Structure and Function: The Development and Application of Novel Ex- and In-situ NMR Approaches to Study Lithium Ion Batteries and Fuel Cell Membranes

We have built a novel NMR set-up that allows us to follow the charging and discharging of batteries and supercapacitors, in situ, (in operando), as a function of temperature. This has involved method development but also the application of the approach to a wide range of relevant systems. Our studies have focused on systems where there is a clear benefit of in-situ metrologies. Often this is because either the system will not survive disassembly or the products are metastable.

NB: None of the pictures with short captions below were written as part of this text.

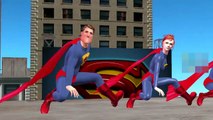 Finger Family Rhymes Superman 3D Animation Cartoons for Children _ Finger Family Nursery Rhymes
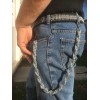 Chainmail Wallet Chain - Double Helix - Handcrafted - 14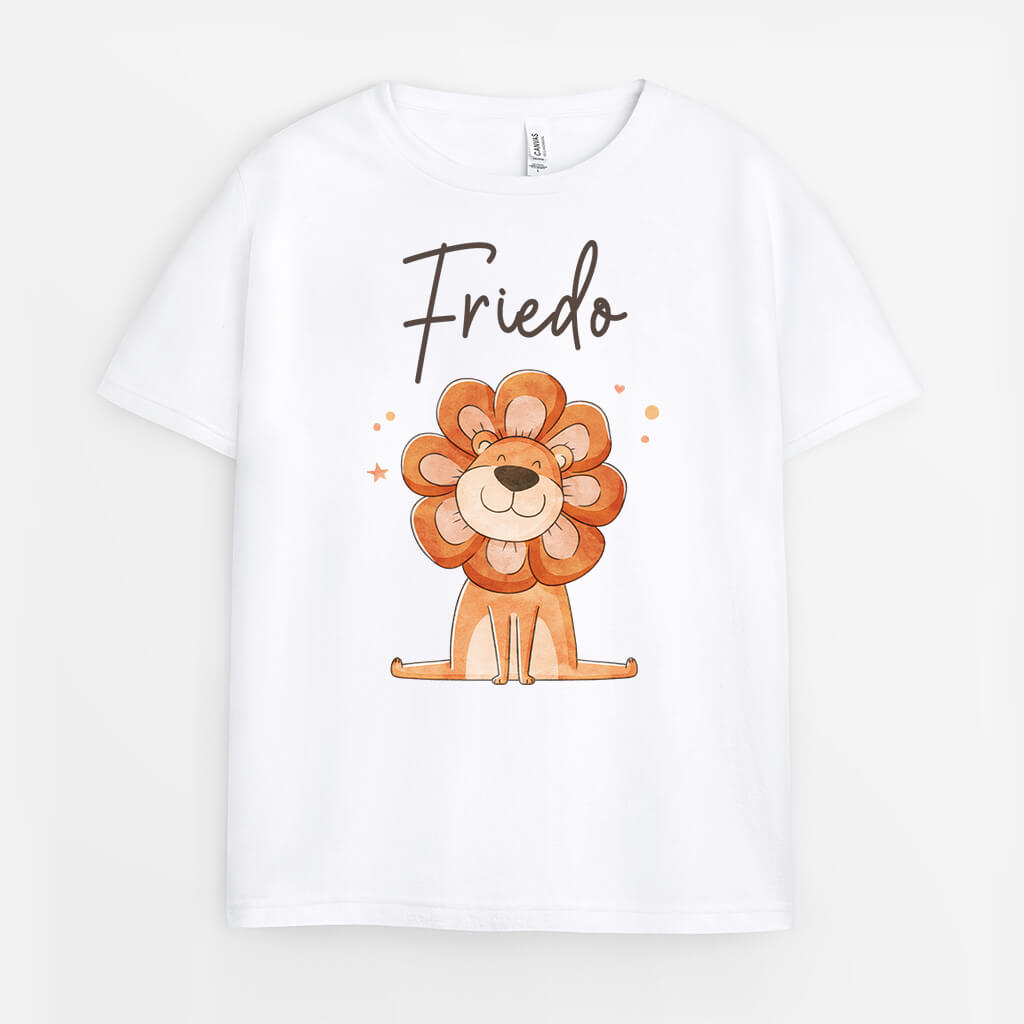 Tiere Und Kindernamen - Personalisiertes Geschenk | T-Shirt für Kinder und Jugendliche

An important application of the method has been to study electrolytic double layer capacitors (EDLCs) or supercapacitors. Here we used NMR spectroscopy to follow how the electrolytic double-layer changes with state of charge (i.e. during charging and discharging). Significant shifts were observed for the species sorbed near the carbon sheets, which we ascribed to so-called “ring current” effects, arising from the benzene rings within the graphene sheets. On both insertion and removal of electron density from the carbon rings, the resonances shifted in the opposite direction, consistent with “anti-aromaticity”. First principles calculations were performed to confirm this hypothesis. The approach was used (in combination with kinetic monte carlo calculations) to investigate the size of the graphene domains in different supercapacitor materials and, importantly, to distinguish between different methods for storing charge in porous carbons. The in situ method was applied to a wide range of battery systems including sodium ion batteries, where 23Na NMR methods allowed the Na dynamics in the electrode Na3V2(PO4)2F3 to be followed “on the fly”. In the lithium-sulfur battery, Li2S vs. polysulfide formation was tracked and a phase diagram was determined to explain the results; this phase diagram helps explain data from other groups in the field.

NMR spectroscopy methods have been applied to understand the functioning of novel battery electrodes. The anode material, silicon, represents an important example, since it has ten times higher capacity than the commercially used anode, graphite, on both a gravimetric and volumetric basis. Here we used Si nanowires grown on a carbon fibre support to allow in situ NMR studies of cycling. By studying the wires both electrochemically and with NMR spectroscopy, we derived an extremely comprehensive understanding of the different processes that occur on (de)lithiating both crystalline and amorphous Si.

We have now completed a detailed NMR study of protonic conductors, clearly showing how this methodology can be used to understand the nature of hydrogen bonding in these systems, their relative energies and mobility. Studies have focused on perovskite based proton conductors where we have established correlations between proton chemical shifts and the strength of hydrogen bonding, and have identified low energy, trapped proton structures. We have studied phosphate-based superionic conductors. For the conductor CsH2PO4, and by enriching the phosphate ions in 17O, we were able to quantify the rate of phosphate rotation and compare with proton motion. Below the superionic phase transformation, we showed that phosphate motion drives protonic motion, not vice versa, as is often assumed.

More broadly, we have developed new NMR methods for studying paramagnetic systems, including new schemes for broad band excitation of the NMR signal, permitting high field NMR studies, and first principles (hybrid density functional theory – hartree fock) approaches to calculate the NMR spectra of paramagnetic materials. The approach has been used to help assign the spectra of battery materials. Dynamic nuclear polarization (DNP) methods have been developed that allow the 17O spectra of natural abundance oxygen-containing ceramics to be determined. The method was used to identify low energy structures in protonic conductors.

Finally, the grant has allowed the novel research areas to be explored, including the identification of new materials for carbon sequestration and an investigation of how these materials function. Specifically, a new perovskite was identified that can reversibly react with CO2 over multiple cycles, the reversibility being linked to the formation of two different phases on carbonation.